Compito da svolgere A
Secondo il testo sulla Conferenza Ministeriale di Nairobi, in quali giorni si è svolto l'incontro?
Compito da svolgere B
Prosegui il testo sulla Conferenza Ministeriale di Nairobi a partire dall'ultima frase riportata.

Blocco di testo

* * *

Finestra sul WTO n.27

Finestra sul WTO n.27
a Confederazione Svizzera, Ufficio Federale dell’Agricoltura (UFAG)

Un pensiero speciale va a Giovanni Anania, esperto e attento osservatore dei negoziati Wto. Questa Finestra è dedicata alla sua cara memoria.

La decima Conferenza Ministeriale del Wto si è tenuta a Nairobi, in Kenya, dal 15 al 19 dicembre 2015. La Ministeriale è l’organo decisionale più importante dell’organizzazione, e si riunisce solitamente una volta ogni due anni (l’ultima a Bali, nel 2013; vedi Finestra sul WTO, marzo 2014). Per la prima volta in Africa, e sotto la guida di Amina Mohamed, Ministro degli Esteri del Kenya, una giornata extra di trattative ha permesso di giungere ad un accordo che è stato definito dal Direttore Generale Roberto Azevêdo “storico”, in venti anni di esistenza del Wto. È interessante notare come questa valutazione richiami quella espressa al termine della Ministeriale di Bali; in entrambi i casi, si tratta di accordi su elementi di lunghe trattative altrimenti infruttuose. Questa volta però la Dichiarazione Ministeriale lascia esplicitamente aperti alcuni interrogativi sulla funzione negoziale del Wto.
Il “pacchetto di Nairobi” comprende sei decisioni che riguardano agricoltura, cotone e paesi meno avanzati (Pma). Oltre a questi punti, che saranno trattati in dettaglio qui di seguito, va ricordata l’espansione dei prodotti dell’economia digitale coperti dall’Information Technology Agreement (Ita), un accordo plurilaterale (ma basato sulla clausola della nazione più favorita, cioè le riduzioni tariffarie sono a beneficio di tutti i membri del Wto) tra 53 Paesi che hanno deciso di eliminare le tariffe all’importazione, nonché la conclusione dei negoziati per l’accesso di Afghanistan e Liberia (il Wto così raggiunge quota 164 membri).

Le decisioni adottate

Il pacchetto di Nairobi comprende provvedimenti riguardanti sussidi all’esportazione, stoccaggio pubblico per scopi legati alla sicurezza alimentare, meccanismo speciale di salvaguardia, cotone e Pma (regole d’origine preferenziali e settore dei servizi).
La decisione che ha avuto maggiore eco è senza dubbio quella relativa all’eliminazione dei sussidi all’esportazione: nella Dichiarazione si afferma infatti la volontà di eliminare tutti i sussidi all’esportazione, nonché la possibilità di farvi ricorso in futuro.

* * *

Materiale di partenza
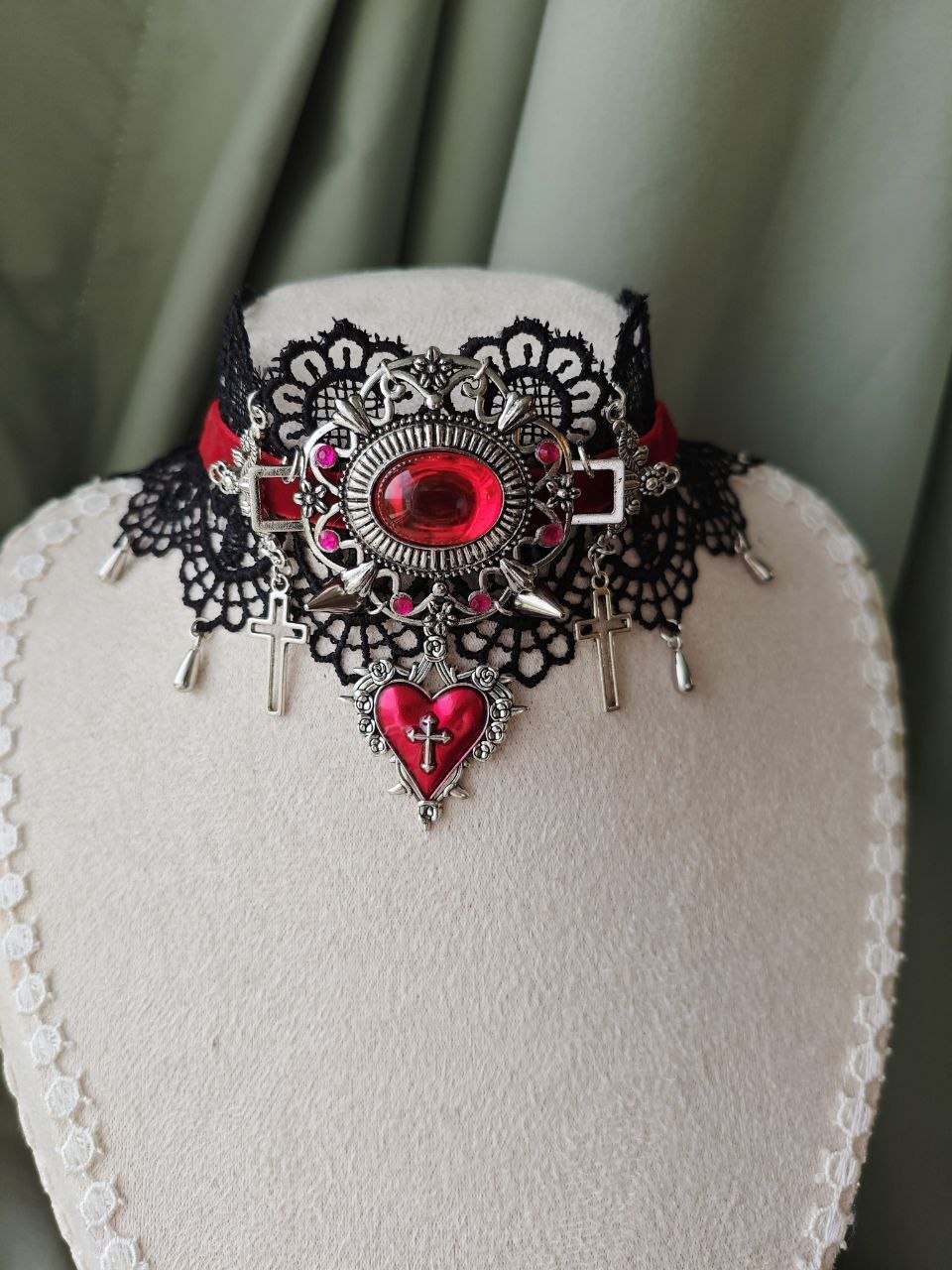 Close-up of Midnight Martyr gothic choker with red jewel and cross charms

* * *

Risposta all'esercizio A
Dal 15 al 19 dicembre 2015.

Risposta all'esercizio B
Per i paesi sviluppati la decisione ha effetto immediato (1 gennaio 2016). È prevista una deroga per alcuni prodotti (carne suina, prodotti lattiero caseari, prodotti trasformati) per i quali la scadenza è posticipata al 2020; ciò per far fronte alle esigenze di paesi quali Svizzera, Canada e Norvegia, che fanno ancora uso di tali sussidi. I prodotti sussidiati non potranno comunque essere destinati ai mercati dei Pma. I paesi in via di sviluppo si sono impegnati a rimuovere i sussidi all’esportazione entro il 2018 (2022 per quei paesi che ne fanno tuttora uso). Inoltre, per i paesi in via di sviluppo, i sussidi previsti dal trattamento speciale e differenziato (che coprono costi di commercializzazione e trasporto) potranno comunque essere utilizzati entro il 2023 (2030 per i Pma ed i paesi importatori netti di alimenti). La decisione disciplina anche le altre misure equivalenti ai sussidi all’esportazione, quali il supporto finanziario ai crediti per l’esportazione (il periodo massimo per ripagare i crediti all’esportazione è fissato a 18 mesi per i paesi sviluppati; storicamente i maggiori utilizzatori sono stati gli Stati Uniti. I paesi in via di sviluppo potranno beneficiare di tempi più lunghi); le regole sulle imprese commerciali esportatrici di stato (riguardano in particolar modo Canada, Australia, Nuova Zelanda); gli aiuti alimentari.
L’impegno di eliminare i sussidi all’esportazione rappresenta il risultato più importante raggiunto a Nairobi; infatti, come si vedrà in seguito, non è stato possibile ottenere risultati comparabili né su accesso al mercato né su sostegno interno.
In passato, l’UE ha pesantemente sussidiato le proprie esportazioni. Sul finire degli anni ottanta – inizi degli anni novanta, fino ad un terzo del budget della Pac è stato destinato ai sussidi all’esportazione.
Questi sono stati oggetto di dura critica per i loro effetti distorsivi su prezzi e mercati mondiali. Un primo risultato per la loro regolamentazione venne raggiunto nel 1992, quando con l’Accordo Agricolo dell’Uruguay Round (Uraa) vennero introdotti limiti di volume e di spesa. Fin dall’inizio dei negoziati di Doha l’obiettivo esplicito fu quello di ridurre i sussidi all’esportazione, in vista della loro eliminazione. Secondo la Dichiarazione Ministeriale di Hong Kong nel 2005, l’eliminazione dei sussidi, accompagnata dall’introduzione di discipline equivalenti sulle altre forme di sostegno (crediti all’esportazione, imprese commerciali esportatrici di Stato, aiuti alimentari), avrebbe dovuto attuarsi entro il 2013; ma la situazione di blocco dei negoziati non permise di darvi seguito.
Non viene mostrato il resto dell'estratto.